Bildband "Unintended Beauty"

Die Schönheit der Maschine

Apparatur oder Kunstwerk? Der britische Fotograf Alastair Philip Wiper hat in Fabriken und Forschungslaboren nach Erhabenheit gesucht

In Sally O'Reillys Kunstwelt-Roman "Crude" gibt es ein Kapitel, in dem die Kritikerin Ida zum ersten Mal eine Erdöl-Raffinerie sieht. Die massiven Metallrohre leuchten von hunderten Laternen bestrahlt in der Abenddämmerung und die Protagonistin fragt sich, von wem dieses radikale und bahnbrechende Werk stammt. Blättert man durch die Seiten von Alastair Philip Wipers Bildband "Unintended Beauty", geht es einem ähnlich: Die Funken-Strecke der Technischen Universität Dänemark erinnert an eine abstrakte geometrische Skulptur, ihr reflexionsfreier Raum könnte mit seinen dunkelblauen Schaumstoffkegeln Teil einer Hito Steyerl-Videoinstallation sein. In sorgfältigen Reihen auf einem Rollwagen aufgehängte Leberwürste erinnern an die Arbeiten Erwin Wurms. 

Für "Unintended Beauty" hat der britische Fotograf Versuchslabore, Fabriken, Gewächshäuser, Hightech-Werkstätte und Werften besucht – Orte, an denen sich Industrie und Wissenschaft verzahnen. Die Funktion der hochspezialisierten Maschinen, die hinter ihren Türen liegen, dürfte den wenigsten Betrachtern bekannt sein. Vielleicht verstärkt das den Eindruck der Erhabenheit, die sie ausstrahlen: riesige Apparaturen, deren Aufgabe drin besteht, kleinste Atome zu untersuchen, hochpräzise verarbeitete Oberflächen aus glänzendem Metall, perfekte Kurven, scharfe Spitzen, und kerzengerade Linien, die man in der Natur so nie antreffen würde. Wipers fotografisches Interesse an der Maschine ist ein rein ästhetisches. Mit seinen Bildern hebt er die Proportionalität und Symmetrie seiner technischen Modelle hervor. "Unintended Beauty" ist weniger ein Eklärbildband als vielmehr eine Anthologie industrieller Ikonografie.

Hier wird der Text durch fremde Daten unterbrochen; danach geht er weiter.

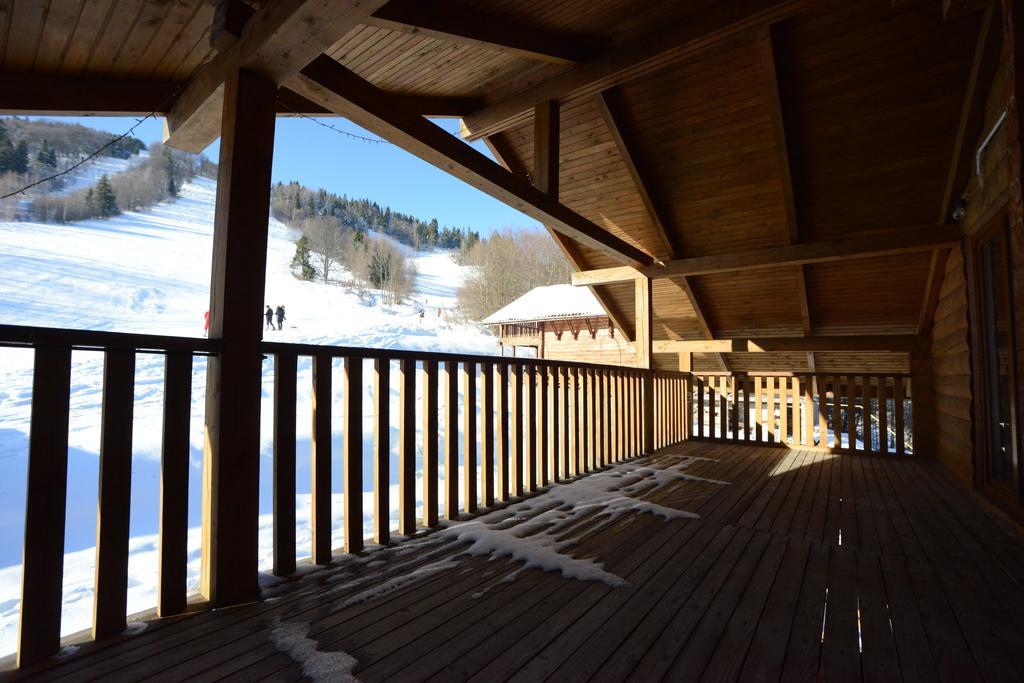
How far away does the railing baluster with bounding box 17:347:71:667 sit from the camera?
51.4 inches

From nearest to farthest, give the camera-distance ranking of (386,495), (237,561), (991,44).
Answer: (237,561) → (386,495) → (991,44)

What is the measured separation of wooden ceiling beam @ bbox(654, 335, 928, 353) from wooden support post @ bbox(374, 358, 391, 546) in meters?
6.26

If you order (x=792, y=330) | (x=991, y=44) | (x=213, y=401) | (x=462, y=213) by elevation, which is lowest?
(x=213, y=401)

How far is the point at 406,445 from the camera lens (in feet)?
7.81

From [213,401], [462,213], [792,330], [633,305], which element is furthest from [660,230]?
[462,213]

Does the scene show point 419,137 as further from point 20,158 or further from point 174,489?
point 20,158

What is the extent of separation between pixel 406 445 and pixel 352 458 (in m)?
0.29

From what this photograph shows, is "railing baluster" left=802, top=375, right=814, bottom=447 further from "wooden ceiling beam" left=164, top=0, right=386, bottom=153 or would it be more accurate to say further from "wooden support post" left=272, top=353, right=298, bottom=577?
"wooden ceiling beam" left=164, top=0, right=386, bottom=153

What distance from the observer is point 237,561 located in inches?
68.2

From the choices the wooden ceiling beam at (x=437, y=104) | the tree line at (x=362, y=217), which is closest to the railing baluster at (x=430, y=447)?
the wooden ceiling beam at (x=437, y=104)

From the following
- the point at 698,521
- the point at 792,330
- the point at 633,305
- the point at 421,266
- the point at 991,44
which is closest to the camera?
the point at 698,521

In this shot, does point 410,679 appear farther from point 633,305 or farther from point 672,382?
point 633,305

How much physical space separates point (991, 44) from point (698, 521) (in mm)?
3788

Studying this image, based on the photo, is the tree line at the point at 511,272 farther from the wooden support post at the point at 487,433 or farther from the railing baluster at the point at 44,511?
the railing baluster at the point at 44,511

"Durch tausende Jahre Versuch und Irrtum haben wir gelernt, dass eine gut ausbalancierte Struktur essentiell für ein optimales Funktionieren ist. In der Balance steckt Schönheit und, so hofft man, eine Nähe zur Wahrheit," schreibt der theoretische Physiker Marcelo Geisler in seinem Vorwort des Buches. Wiper hat sich Orte der Produktion ausgesucht, die Bände über zeitgenössische Konflikte und Begehren sprechen: die Werkstatt des amerikanischen Sexpuppen-Herstellers Realdoll, ein dänisches Gewächshaus für medizinisches Cannabis, das gläserne und hochautomatisierte Schlachthaus Danish Crown, in dem wöchentlich 100.000 Scheine getötet werden. Die Strukturen, die Wiper hier hervorarbeitet, transzendieren den zeitgenössischen Diskurs und fügen sich ein in eine uralte, häufig unbewusste Tradition des wissenschaftlichen Strebens nach Schönheit.